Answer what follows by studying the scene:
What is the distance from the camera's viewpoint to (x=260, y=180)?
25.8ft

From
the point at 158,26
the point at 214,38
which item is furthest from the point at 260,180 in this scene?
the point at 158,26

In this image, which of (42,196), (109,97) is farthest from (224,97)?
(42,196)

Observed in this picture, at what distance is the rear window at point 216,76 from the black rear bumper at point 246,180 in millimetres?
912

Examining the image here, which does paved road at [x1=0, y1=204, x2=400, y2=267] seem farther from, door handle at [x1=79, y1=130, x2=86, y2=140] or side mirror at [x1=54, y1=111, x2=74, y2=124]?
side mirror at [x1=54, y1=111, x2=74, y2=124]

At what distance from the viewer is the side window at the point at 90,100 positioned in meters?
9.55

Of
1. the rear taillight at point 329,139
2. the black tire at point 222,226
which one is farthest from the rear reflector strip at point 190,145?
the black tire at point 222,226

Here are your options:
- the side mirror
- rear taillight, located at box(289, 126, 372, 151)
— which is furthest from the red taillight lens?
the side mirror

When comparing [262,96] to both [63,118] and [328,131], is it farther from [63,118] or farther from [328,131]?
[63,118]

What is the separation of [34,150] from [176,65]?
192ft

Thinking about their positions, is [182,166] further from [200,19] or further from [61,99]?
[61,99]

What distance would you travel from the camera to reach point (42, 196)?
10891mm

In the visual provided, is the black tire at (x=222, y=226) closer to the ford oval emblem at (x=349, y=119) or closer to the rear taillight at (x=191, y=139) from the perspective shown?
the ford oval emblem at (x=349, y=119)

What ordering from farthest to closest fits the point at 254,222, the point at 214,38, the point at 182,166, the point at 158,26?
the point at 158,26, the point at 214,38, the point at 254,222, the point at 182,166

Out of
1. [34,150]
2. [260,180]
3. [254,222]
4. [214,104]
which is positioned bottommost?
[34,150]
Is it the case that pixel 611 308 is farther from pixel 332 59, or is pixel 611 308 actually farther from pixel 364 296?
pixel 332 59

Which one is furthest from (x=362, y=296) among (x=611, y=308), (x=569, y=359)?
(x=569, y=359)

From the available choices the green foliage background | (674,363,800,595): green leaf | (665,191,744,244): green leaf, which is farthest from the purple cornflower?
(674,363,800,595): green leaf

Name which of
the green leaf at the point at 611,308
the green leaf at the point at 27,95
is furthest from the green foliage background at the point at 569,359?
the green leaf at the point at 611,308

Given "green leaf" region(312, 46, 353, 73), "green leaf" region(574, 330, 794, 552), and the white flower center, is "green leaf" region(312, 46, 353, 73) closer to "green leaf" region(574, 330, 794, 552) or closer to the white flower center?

──────

CHALLENGE:
Rewrite the listing from the line containing "What distance would" through the end of the listing, substituting "greenery" for "foliage" and changing nothing else.

REPLY TO THE TASK:
What distance would you travel from the camera to reach point (42, 196)?
10891mm

In the visual provided, is the black tire at (x=222, y=226) closer to the ford oval emblem at (x=349, y=119) or closer to the rear taillight at (x=191, y=139) from the perspective shown?
the ford oval emblem at (x=349, y=119)

What ordering from farthest to closest fits the point at 254,222, the point at 214,38, the point at 182,166, the point at 158,26?
the point at 158,26, the point at 214,38, the point at 254,222, the point at 182,166

Out of
1. [34,150]
2. [260,180]
3. [254,222]
4. [214,104]
which is positioned bottommost?
[34,150]
Is it the case that pixel 611 308 is farther from pixel 332 59, or is pixel 611 308 actually farther from pixel 364 296?
pixel 332 59

Which one is furthest from (x=362, y=296) among (x=611, y=308), (x=569, y=359)?
(x=569, y=359)

From the available choices the green greenery background | (674,363,800,595): green leaf | (665,191,744,244): green leaf, which is farthest from the purple cornflower?
(674,363,800,595): green leaf

Name which of
the green leaf at the point at 611,308
the green leaf at the point at 27,95
is furthest from the green greenery background at the point at 569,359?
the green leaf at the point at 611,308

Given "green leaf" region(312, 46, 353, 73), "green leaf" region(574, 330, 794, 552), and the white flower center, is "green leaf" region(312, 46, 353, 73) closer to "green leaf" region(574, 330, 794, 552) or closer to the white flower center?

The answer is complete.